MANTOVA – Il mercato del Mantova non si ferma e, a pochi giorni dal debutto ufficiale in Coppa Italia contro la Lazio, il diesse Fabio Brutti continua a lavorare per consegnare a mister Francesco Modesto una rosa ancora più completa. Il prossimo volto nuovo dovrebbe essere quello di Jean-Pierre Longonda, centrocampista belga di origini congolesi classe 2002, ormai a un passo dal trasferimento in biancorosso. L’operazione con il Koper sarebbe stata impostata sulla base di un prestito con obbligo di riscatto che scatterebbe a determinate condizioni. Il Mantova avrebbe piazzato lo scatto decisivo superando la concorrenza del Catanzaro.
Nato a Bruxelles il 9 febbraio 2002, mancino, Longonda è un mediano di 183 centimetri particolarmente portato per il lavoro in fase difensiva.
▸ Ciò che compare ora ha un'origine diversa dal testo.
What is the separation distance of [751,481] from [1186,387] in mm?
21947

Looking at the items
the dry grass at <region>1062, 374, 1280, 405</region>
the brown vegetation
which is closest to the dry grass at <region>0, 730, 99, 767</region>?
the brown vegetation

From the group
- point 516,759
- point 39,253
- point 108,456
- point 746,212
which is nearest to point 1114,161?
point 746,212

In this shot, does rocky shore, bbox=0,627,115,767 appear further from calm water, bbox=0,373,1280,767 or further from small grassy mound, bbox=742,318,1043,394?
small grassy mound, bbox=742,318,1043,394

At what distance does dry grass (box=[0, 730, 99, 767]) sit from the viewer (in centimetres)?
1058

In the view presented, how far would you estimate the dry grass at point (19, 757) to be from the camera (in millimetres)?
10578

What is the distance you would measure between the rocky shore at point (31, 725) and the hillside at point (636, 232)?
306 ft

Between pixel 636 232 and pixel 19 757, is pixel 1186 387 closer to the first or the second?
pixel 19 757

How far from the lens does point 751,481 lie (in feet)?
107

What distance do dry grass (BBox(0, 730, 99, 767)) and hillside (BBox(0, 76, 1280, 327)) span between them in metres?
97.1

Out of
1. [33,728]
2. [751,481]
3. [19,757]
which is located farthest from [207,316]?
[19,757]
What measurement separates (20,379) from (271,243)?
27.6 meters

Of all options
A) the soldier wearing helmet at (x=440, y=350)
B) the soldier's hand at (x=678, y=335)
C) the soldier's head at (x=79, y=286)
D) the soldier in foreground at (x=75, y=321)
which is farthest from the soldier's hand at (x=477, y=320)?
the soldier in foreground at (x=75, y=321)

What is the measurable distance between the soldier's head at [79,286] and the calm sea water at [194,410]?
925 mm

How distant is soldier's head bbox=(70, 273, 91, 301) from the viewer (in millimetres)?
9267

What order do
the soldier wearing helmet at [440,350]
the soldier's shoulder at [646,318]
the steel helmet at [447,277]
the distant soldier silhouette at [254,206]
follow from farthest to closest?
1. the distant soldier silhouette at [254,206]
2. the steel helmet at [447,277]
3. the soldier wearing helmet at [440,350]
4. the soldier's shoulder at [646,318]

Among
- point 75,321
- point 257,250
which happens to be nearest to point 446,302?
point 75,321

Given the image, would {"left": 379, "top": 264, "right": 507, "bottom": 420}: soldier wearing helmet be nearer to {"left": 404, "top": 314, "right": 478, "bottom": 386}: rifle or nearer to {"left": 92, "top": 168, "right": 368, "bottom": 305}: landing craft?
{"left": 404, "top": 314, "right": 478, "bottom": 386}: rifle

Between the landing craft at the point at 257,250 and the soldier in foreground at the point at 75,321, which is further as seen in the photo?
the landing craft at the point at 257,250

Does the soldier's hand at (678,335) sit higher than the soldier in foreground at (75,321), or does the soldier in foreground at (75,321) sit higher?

È al Koper dal gennaio 2025 e nelle ultime stagioni ha maturato esperienza anche nelle competizioni europee. In precedenza il suo percorso lo aveva portato nelle giovanili del Lille, quindi in Spagna con l’Almería B e in Portogallo con il Fafe. Un profilo giovane ma già abituato a esperienze in diversi campionati, destinato ad aumentare le alternative nella zona centrale del campo.
Un reparto nel quale dovrebbe restare anche Simone Trimboli. Il centrocampista, più volte indicato tra i possibili partenti durante l’estate e seguito anche da Palermo e Cremonese, tra le tante è tornato progressivamente al centro del progetto, tanto da guadagnarsi anche la fascia da capitano.
Ma Brutti non sembra intenzionato a fermarsi a Longonda. In attacco è tornato infatti d’attualità il nome di Vanja Vlahovic, centravanti serbo classe 2004 di proprietà dell’Atalanta. I contatti tra i bergamaschi e il Mantova sarebbero già stati avviati e l’eventuale operazione potrebbe concretizzarsi in prestito, dopo essere sfumata lo scorso gennaio. Un giocatore che Modesto conosce già, avendolo allenato nell’Atalanta U23: nella stagione 2024/25 il serbo esplose con 22 reti in 36 presenze di campionato, prima dell’ultima esperienza in B con lo Spezia.
Il Mantova potrebbe inoltre intervenire sulla corsia sinistra dopo il grave infortunio di Filippo Vesentini, che contro il Carpi ha riportato la frattura della clavicola sinistra e dovrà rimanere ai box indicativamente fino all’inizio di ottobre. Tra i profili monitorati c’è Samuel Giovane, classe 2003 di proprietà dell’Atalanta, mancino e giocatore molto duttile, utilizzabile sia a centrocampo sia sulla fascia. Reduce dal prestito al Palermo, è attualmente rientrato nell’orbita nerazzurra.
Resta infine da seguire la situazione Alì Dembélé. Il francese è tornato al Torino dopo il prestito al Mantova terminato il 30 giugno e i biancorossi continuano a premere per riportarlo alla corte di Modesto. Negli ultimi giorni, però, si è inserito con decisione anche l’Empoli. Il giocatore però gradirebbe maggiormente il ritorno in biancorosso.